Introduction

Visceral leishmaniasis (VL) or kala-azar is a fatal systemic infection caused by Leishmania donovani, an obligate intracellular protozoan parasite belonging to family Trypanosomatidae. It is endemic in 62 countries, primarily in the developing world, and the population at risk is estimated at 200 million (Guerin et al. 2002). Approximately 100,000 new cases of VL occur in India annually, and the state of Bihar accounts for 90% of these (Sundar 2001). If left untreated, the mortality rate for VL is near 100%. A major emerging problem is Leishmania/HIV coinfections, which present difficulty in diagnosis and treatment (Cruz et al. 2006). Resistance to sodium stibogluconate (SSG), the first line treatment, is increasing in Bihar state of India, where up to 60% previously untreated patients are unresponsive to its recommended dose regimen (Croft et al. 2006). Despite the development and registration of miltefosine, an oral drug for VL treatment in India (Sundar et al. 2002), search for new active compounds including those of natural origin is greatly encouraged, as there has been little progress toward development of vaccines against VL.

Tinospora sinensis (Lour.) Merrill (syn Tinospora malabarica) belonging to the family Menispermaceae, is commonly known as Gurch in Hindi and Sudarsana in Sanskrit (Jain and DeFilipps 1991).

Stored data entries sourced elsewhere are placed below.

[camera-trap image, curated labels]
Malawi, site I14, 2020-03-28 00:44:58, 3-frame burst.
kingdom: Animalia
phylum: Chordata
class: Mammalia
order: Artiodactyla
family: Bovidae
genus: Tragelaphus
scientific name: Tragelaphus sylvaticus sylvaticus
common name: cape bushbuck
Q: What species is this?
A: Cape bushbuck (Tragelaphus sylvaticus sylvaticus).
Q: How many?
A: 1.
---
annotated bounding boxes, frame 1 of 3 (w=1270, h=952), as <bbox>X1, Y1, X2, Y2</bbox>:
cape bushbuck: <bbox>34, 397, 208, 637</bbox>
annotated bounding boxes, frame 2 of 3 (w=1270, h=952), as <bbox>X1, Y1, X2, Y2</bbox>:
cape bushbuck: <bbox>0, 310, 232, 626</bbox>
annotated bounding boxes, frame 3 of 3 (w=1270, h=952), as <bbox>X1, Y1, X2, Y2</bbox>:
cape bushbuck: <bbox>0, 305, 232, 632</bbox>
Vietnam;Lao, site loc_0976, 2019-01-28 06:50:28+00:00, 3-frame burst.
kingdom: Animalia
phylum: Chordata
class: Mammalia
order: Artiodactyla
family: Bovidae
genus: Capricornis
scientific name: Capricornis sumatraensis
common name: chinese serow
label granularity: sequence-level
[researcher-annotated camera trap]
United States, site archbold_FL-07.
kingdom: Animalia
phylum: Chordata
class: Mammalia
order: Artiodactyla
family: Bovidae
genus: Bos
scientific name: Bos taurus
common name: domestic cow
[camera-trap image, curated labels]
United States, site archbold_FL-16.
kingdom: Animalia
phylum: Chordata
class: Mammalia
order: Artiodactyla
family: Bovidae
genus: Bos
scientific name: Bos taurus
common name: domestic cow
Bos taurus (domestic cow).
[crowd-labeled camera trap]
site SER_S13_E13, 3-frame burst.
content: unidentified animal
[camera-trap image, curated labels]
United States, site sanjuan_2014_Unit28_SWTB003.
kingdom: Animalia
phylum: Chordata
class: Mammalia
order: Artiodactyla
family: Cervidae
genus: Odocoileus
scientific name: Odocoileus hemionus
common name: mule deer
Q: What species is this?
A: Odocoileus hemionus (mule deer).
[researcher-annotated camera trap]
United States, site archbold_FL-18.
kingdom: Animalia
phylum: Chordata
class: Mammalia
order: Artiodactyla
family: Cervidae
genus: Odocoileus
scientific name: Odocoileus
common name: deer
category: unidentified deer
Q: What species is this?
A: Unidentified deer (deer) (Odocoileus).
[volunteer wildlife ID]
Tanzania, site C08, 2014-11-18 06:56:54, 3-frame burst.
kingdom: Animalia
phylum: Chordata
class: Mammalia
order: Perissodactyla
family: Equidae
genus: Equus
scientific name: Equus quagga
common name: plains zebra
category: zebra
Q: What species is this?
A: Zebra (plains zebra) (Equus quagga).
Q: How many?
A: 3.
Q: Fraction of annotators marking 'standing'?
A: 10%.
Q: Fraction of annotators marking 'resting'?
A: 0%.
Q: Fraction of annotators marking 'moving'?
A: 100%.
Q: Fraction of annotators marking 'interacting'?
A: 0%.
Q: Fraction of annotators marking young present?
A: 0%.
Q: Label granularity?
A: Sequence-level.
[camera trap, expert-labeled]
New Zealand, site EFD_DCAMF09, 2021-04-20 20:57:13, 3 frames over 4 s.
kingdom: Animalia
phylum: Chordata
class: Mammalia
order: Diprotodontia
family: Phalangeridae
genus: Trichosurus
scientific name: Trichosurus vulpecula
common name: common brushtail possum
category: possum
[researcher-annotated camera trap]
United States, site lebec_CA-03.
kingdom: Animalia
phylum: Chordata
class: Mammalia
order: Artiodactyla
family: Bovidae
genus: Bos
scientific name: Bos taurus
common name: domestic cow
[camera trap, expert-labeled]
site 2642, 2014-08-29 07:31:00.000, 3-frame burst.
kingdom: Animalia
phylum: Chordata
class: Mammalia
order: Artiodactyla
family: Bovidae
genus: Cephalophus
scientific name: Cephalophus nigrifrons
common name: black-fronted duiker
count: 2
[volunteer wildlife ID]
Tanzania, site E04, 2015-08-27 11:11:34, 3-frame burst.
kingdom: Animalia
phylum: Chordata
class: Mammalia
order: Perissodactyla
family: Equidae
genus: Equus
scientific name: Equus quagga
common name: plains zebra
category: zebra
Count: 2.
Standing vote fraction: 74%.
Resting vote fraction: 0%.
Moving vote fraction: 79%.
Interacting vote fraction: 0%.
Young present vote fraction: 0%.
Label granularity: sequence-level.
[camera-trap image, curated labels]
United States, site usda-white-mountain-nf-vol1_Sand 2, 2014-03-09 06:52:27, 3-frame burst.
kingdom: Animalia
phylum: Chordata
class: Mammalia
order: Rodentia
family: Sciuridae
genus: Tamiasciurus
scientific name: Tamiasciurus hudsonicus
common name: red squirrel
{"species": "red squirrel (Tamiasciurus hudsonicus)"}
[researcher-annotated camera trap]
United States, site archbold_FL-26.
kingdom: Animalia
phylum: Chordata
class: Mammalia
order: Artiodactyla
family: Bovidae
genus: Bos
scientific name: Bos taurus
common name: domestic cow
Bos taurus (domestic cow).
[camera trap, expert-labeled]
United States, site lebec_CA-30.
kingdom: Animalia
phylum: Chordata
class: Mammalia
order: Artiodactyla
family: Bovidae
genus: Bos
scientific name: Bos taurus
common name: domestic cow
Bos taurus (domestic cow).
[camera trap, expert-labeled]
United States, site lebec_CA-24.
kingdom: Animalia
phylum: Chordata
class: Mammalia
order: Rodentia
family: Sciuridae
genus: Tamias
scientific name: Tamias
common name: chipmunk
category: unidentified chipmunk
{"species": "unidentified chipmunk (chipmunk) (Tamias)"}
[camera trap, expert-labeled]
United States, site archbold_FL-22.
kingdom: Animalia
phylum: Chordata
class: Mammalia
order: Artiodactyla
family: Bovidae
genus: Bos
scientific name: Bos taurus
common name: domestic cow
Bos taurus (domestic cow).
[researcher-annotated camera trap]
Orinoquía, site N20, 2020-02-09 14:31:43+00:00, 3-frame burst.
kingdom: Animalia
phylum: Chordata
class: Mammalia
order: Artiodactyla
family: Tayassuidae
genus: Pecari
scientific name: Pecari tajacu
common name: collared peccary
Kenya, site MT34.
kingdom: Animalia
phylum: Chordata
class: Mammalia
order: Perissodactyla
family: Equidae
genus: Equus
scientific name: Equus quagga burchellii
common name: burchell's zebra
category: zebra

It is a large deciduous climber with rambling stems, bearing aerial roots from branches and is found almost throughout India, ascending to an altitude of 1,000 m. It has been used in traditional Ayurvedic medicine for treating debility, dyspepsia, fever, syphilis, bronchitis, jaundice, urinary, skin, and liver diseases (Wealth of India 1976; Chopra et al. 1956). It is also reported to possess anti-inflammatory (Li et al. 2003) and antidiabetic (Yonemitsu et al. 1993) activities. It also inhibits cyclophosphamide induced anemia, increase WBC count in mice, and possess immunomodulatory activity (Manjrekar et al. 2000). Stem of this plant is used as a brain tonic, in chronic rheumatism and for fumigation in piles and ulcerated wounds (Li et al. 2003). A white starchy substance extracted from stems and roots, known as galo is used for treating fever.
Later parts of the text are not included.